Interest rates rose again to 5.05% on a 30 year fixed rate with .7 of a point according to Freddie Mac. This is a dramatic jump from 4.81% last week and the highest interest rate since April 2010. A mortgage
amount of $200,000 at last week’s rate would be around $1,050 per month. At this week’s rate it would be $1,079 per month. Now would be a good time to speak with a lender regarding locking in your rate or asking if they think the rates will drop within the coming weeks.
In the Reno/Sparks market there were 104 residential sales from 2/4-2/10. 36% of these were Bank Owned/Corporate Sales, 38% were short sales, 26% were normal owner resale, and 1 relocation.
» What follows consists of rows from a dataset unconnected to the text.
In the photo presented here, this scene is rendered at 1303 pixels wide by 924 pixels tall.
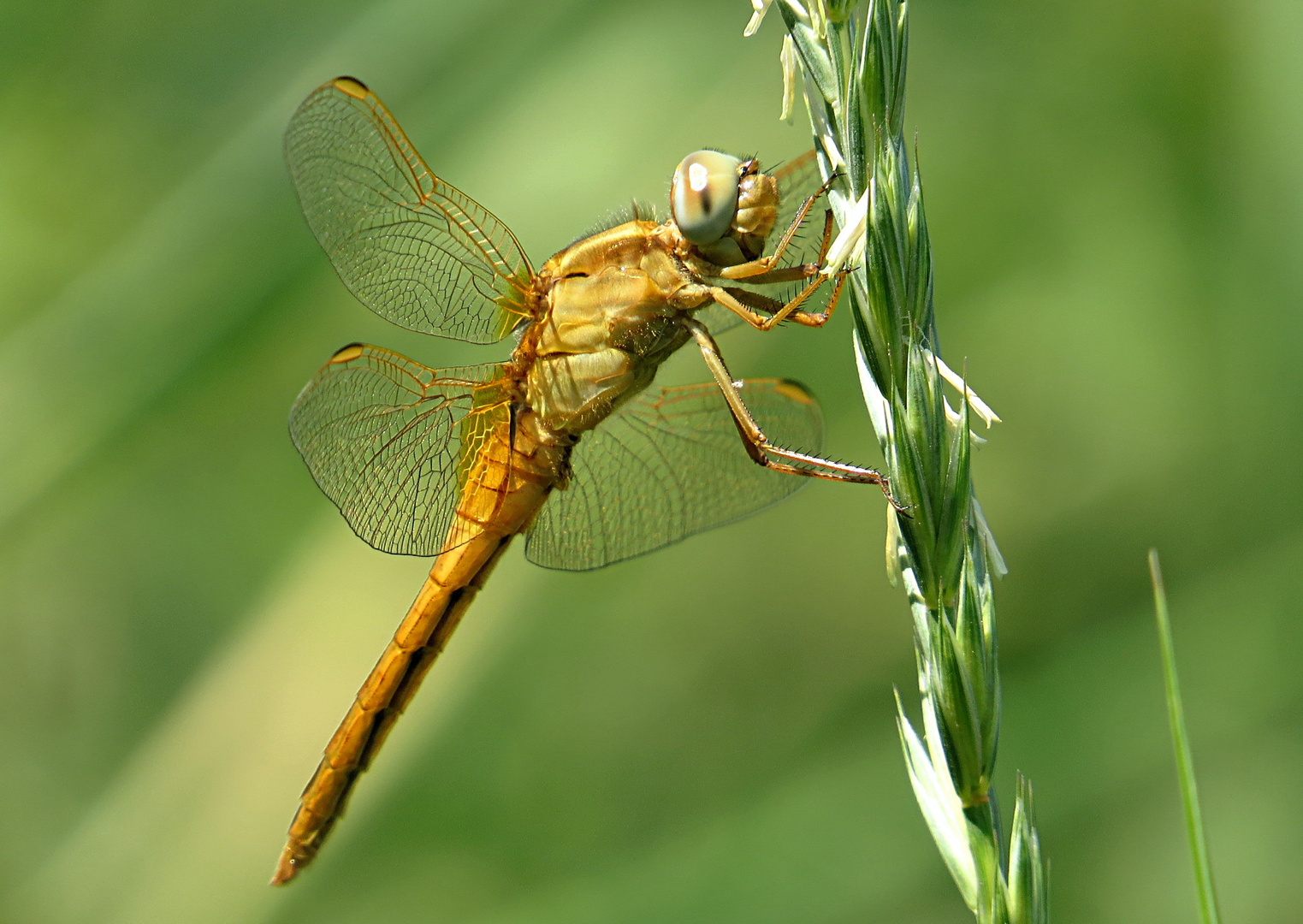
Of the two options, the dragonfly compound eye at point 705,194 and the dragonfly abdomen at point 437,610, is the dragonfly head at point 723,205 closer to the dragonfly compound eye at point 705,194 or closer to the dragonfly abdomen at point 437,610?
the dragonfly compound eye at point 705,194

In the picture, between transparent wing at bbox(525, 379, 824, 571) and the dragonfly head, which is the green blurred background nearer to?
transparent wing at bbox(525, 379, 824, 571)

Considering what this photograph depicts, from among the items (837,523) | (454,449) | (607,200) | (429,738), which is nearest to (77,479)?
A: (429,738)

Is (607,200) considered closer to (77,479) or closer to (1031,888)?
(77,479)

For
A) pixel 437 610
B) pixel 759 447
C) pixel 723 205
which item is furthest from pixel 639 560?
pixel 723 205

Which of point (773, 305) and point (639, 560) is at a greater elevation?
point (773, 305)

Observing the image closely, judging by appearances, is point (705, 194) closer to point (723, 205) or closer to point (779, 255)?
point (723, 205)

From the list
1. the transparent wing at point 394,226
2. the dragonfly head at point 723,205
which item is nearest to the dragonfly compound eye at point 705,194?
the dragonfly head at point 723,205

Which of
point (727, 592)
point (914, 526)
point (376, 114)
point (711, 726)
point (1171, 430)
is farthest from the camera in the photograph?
point (727, 592)

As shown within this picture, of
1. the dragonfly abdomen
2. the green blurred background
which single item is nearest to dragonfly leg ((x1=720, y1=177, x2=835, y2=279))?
the dragonfly abdomen
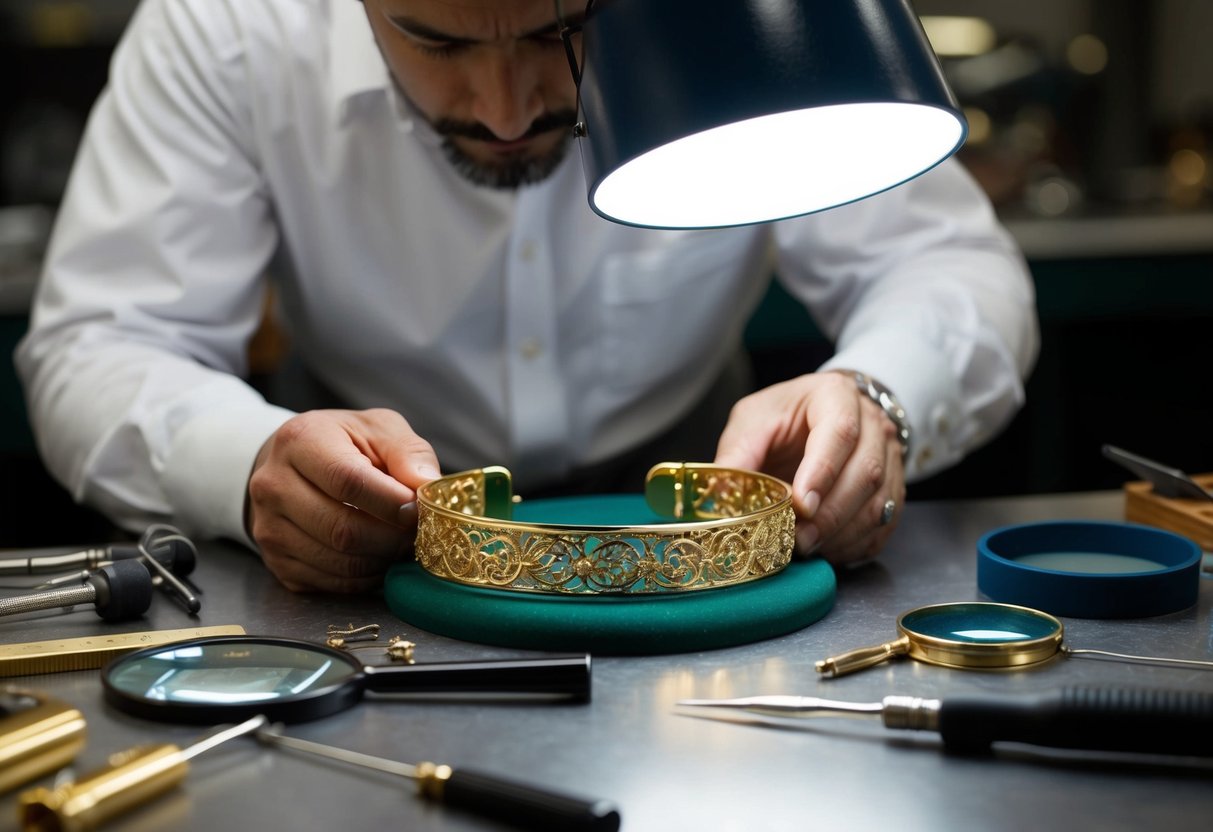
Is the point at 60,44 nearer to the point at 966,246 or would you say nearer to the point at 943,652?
the point at 966,246

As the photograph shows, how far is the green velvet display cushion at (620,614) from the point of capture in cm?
105

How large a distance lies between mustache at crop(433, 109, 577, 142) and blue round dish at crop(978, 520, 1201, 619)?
60 cm

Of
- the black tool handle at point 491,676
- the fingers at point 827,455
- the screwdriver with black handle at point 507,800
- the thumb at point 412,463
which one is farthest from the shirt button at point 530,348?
the screwdriver with black handle at point 507,800

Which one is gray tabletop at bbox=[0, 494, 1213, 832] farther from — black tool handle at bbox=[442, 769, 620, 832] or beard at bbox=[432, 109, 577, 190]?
beard at bbox=[432, 109, 577, 190]

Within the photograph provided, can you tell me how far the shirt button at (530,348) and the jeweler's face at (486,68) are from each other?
0.39m

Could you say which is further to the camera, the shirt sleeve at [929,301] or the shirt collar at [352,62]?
the shirt collar at [352,62]

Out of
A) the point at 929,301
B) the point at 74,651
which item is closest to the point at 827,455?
the point at 929,301

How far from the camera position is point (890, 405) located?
1.42 meters

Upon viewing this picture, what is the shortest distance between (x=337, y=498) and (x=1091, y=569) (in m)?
0.70

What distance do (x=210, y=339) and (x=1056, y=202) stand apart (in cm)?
311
That’s pretty typical for our current market with distressed sales leading the way. The average sale price to list price ratio was 95% which continues the trend from 2010.
In national real estate news there are big happenings with your favorite GSE’s Fannie and Freddie… The Obama Administration is currently looking at options to phase out the two giants… The three current options are largely private, hybrid with federal emergency role, and hybrid with full-time federal reinsurance role….. While this is the best option in the long run there will be higher costs and fees to home buyers in the near future…. Regulators want to require 20% down while most banks push for 10% but wait… Wells Fargo wants 30% down for guaranteed loans.
While nothing is set in stone it looks like those of us who have adjusted to the new norm of real estate will have more to learn.